The conventional approach, however, has a number of drawbacks. First, since the permute instruction writes back into the register file, it occupies valuable register file space that could be used for other temporary storage. Second, the permute instruction write back of the shuffled vector operand into the register file causes a “read after write” dependency hazard condition for the later vector arithmetic instruction, as the later instruction is required to wait for the permute instruction to fully flow through the pipeline until it can retrieve the shuffled vector operand from the register file, which causes the issue logic to stall newer dependant instructions until the permute result is ready. This stalling causes cycles to go unused in the pipeline where stages are not filled, and particularly for deeply pipelined execution units, performance can be significantly degraded.

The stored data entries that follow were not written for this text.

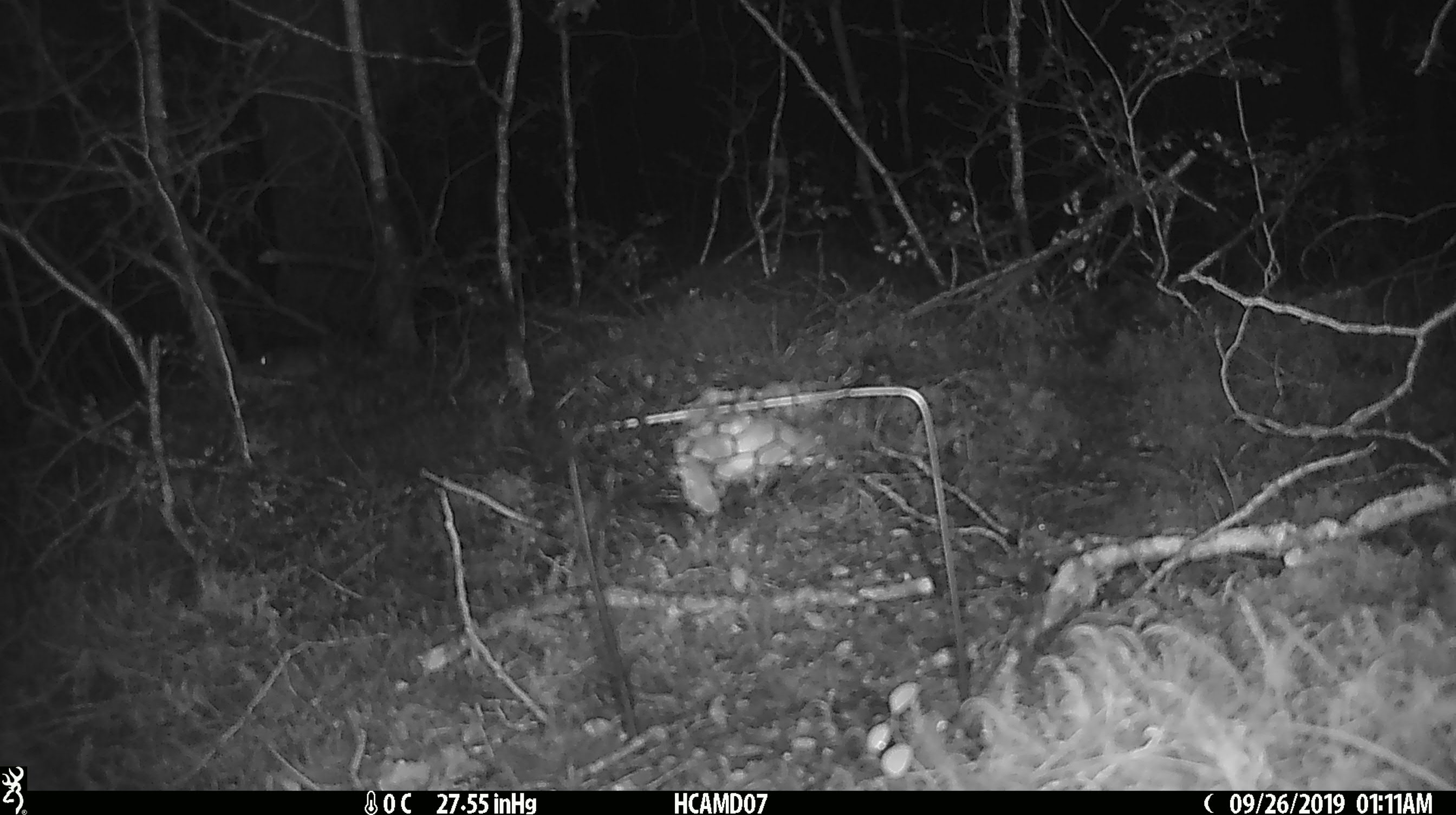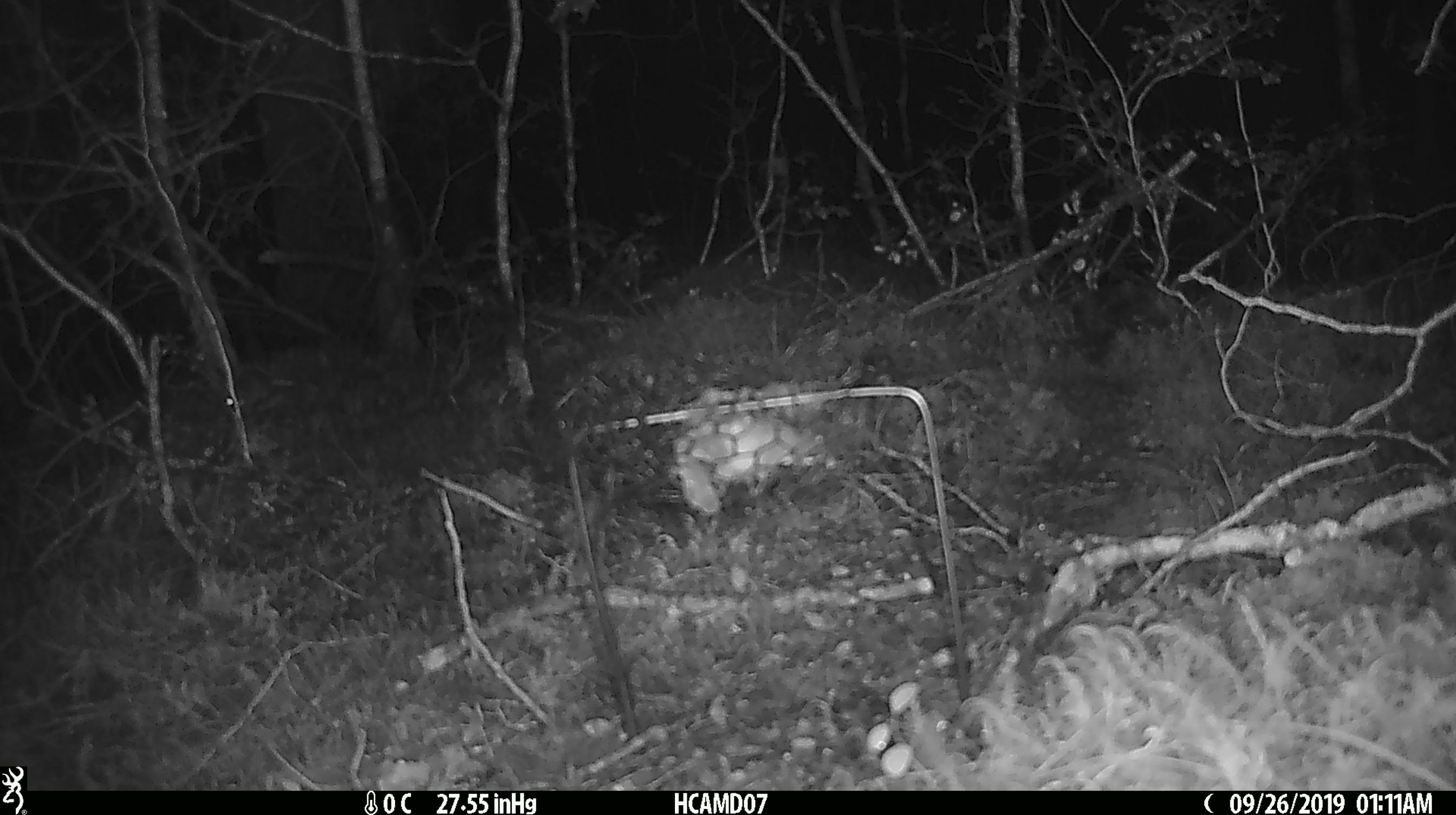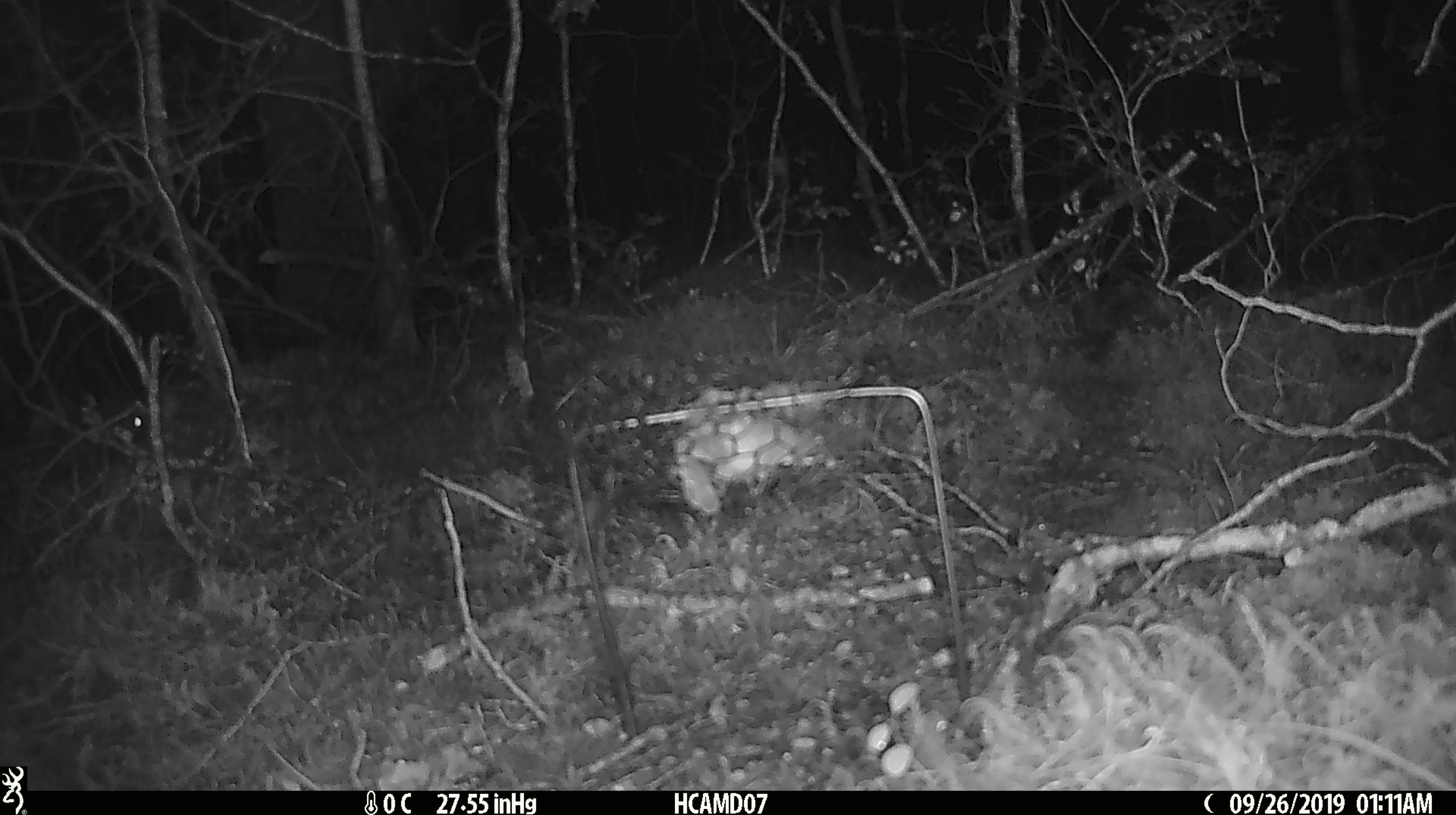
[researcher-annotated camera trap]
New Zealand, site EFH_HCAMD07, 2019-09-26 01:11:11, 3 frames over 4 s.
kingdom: Animalia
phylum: Chordata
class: Mammalia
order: Rodentia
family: Muridae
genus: Mus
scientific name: Mus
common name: mouse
Mouse (Mus).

Another approach for shuffling elements of vector operands relies on swizzle instructions. Conventional swizzle instructions may precede vector arithmetic instructions in an instruction stream to shuffle vector operand elements in an execution pipeline for subsequent processing by vector arithmetic instructions. Swizzle instructions have the benefit of not requiring shuffled operands to be written back to the register file prior to use, which reduces the number of registers being used, and avoids the read after write dependencies in the execution pipeline. However, conventional designs require a swizzle instruction to be issued before each arithmetic instruction that requires a custom word ordering, as each swizzle instruction only specifies the custom word ordering for the immediately subsequent arithmetic instruction in the instruction stream. The use of such instructions, however, has been found to unnecessarily swell the code size of instruction streams that use the same word ordering for multiple arithmetic instructions, and therefore also degrades performance. In the backface culling example discussed above, for example, four swizzle instructions would be required to implement the four permutes required to perform the calculation, irrespective of the fact that only two unique word orders were required.
A need therefore continues to exist in the art for a manner of optimizing the permutation of operand vectors in a vector execution unit.